Não há mentiras
Também quis dizer que eu sentia um tremor no olho direito sempre que ia me acontecer algo ruim, mas fiquei calada. Talvez porque Marcus tivesse sido meu primeiro namorado; talvez por as telhas do casebre parecerem chorar com a chuva fina que caía naquele domingo dando a impressão de que havia um medo entre nós. Bem, naquela tarde a casinha que nos abrigava recebeu duas pessoas que, certamente, tinham crendices... e enredo.
Bem, eu não sabia exatamente o que dizer, em algumas ocasiões ficamos sem ação. Recentemente tenho me descoberto com um olhar perdido no vazio. Naquela tarde, meus pensamentos ficaram assim.
Marcus, com um perfume másculo embrulhado pelo ambiente fechado, observava-me. Decidi não falar por um tempo. Eram poderosas nossas lembranças da juventude. Existia uma coisa na boa aparência dele de cinquentão que eu percebia muito bem: um olhar sedutor tombando para o encantamento que me fascinou outrora.
Nossos amigos, na chácara onde estávamos hospedados, deviam estar preocupados conosco. Quanto mais eu via os fios de água caindo, mais eu me perguntava o que era aquela situação. Havíamos saído para encontrar algumas pessoas, que também estavam hospedadas no local e que pediram que mostrássemos onde ficava a entrada para uma gruta natural. Tudo porque, alguém havia comentado que Marcus e eu havíamos nascidos por aquela região. Mas o mundo é pequeno mesmo! Justo nós dois tivemos de sair da chácara e terminamos tendo de nos abrigar naquele casebre quando veio uma repentina chuva de verão...
A tarde no Cerrado é feita de calor e se chove no verão, em ocasiões raras, quando passa há um verde lodo nas plantas e um cheiro molhado que vem da terra. Nessas ocasiões, há vida por todos os lados. Pássaros cantam que cintila o som entre as folhas das árvores. Eu podia ver Marcus admirando, num silêncio manso, a vida que corria a nossa volta. Afinal, éramos frutos daquele lugar... Que levamos dentro de nós quando fomos em busca de bons estudos. O que mais poderíamos fazer que caminhar admirando tudo? Teria sentido dizermos que o tempo não voltava? A vida seguiu e não conseguimos encontrar um tempo para nós...

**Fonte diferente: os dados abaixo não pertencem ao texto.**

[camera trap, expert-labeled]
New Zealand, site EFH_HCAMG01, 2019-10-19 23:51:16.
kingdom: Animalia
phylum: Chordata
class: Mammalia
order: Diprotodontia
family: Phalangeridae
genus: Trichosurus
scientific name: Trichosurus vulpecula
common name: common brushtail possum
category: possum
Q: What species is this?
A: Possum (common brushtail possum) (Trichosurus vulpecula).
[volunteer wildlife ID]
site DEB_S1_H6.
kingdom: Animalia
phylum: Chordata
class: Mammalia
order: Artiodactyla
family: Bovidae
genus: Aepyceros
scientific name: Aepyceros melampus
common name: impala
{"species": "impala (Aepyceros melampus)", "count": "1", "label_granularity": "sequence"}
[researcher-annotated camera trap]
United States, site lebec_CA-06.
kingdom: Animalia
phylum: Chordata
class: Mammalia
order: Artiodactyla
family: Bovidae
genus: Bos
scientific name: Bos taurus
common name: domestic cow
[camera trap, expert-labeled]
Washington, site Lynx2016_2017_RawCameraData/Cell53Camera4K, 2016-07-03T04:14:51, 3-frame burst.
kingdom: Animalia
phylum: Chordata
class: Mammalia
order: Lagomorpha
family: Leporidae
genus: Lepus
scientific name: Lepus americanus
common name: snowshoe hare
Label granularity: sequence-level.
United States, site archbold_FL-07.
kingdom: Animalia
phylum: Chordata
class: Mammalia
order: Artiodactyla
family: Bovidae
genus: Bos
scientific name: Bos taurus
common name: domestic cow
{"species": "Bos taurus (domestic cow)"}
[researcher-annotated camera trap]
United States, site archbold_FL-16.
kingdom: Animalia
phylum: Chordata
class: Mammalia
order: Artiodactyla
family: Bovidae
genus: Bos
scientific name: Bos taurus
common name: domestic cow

Combinamos de ir levar as pessoas até o local combinado e que depois iríamos encontrar nossos amigos para um lanche. À noite, jantaríamos também com os amigos. Pareceu-me, na ocasião, que estávamos realizando uma enumeração de atividades impessoais. Nem ele nem eu nos aproximamos mais durante nossa breve estadia na chácara. E na manhã seguinte todo mundo acordou cedo para retornar à vida de trabalho em Teresina.
Quando chove os telhados dos prédios parecem pequenos riachos e a água escorre pelas ruas revestindo o asfalto negro. Tempo em tempo em me recordo daquele domingo no interior. Viajo numa lembrança boa e fico com um riso de satisfação pela vida.
Acho que podemos dizer que os amores se vão, mas que ficam as boas emoções. Não há mentiras nisso... mesmo se acaba a paixão que nos sucumbiu.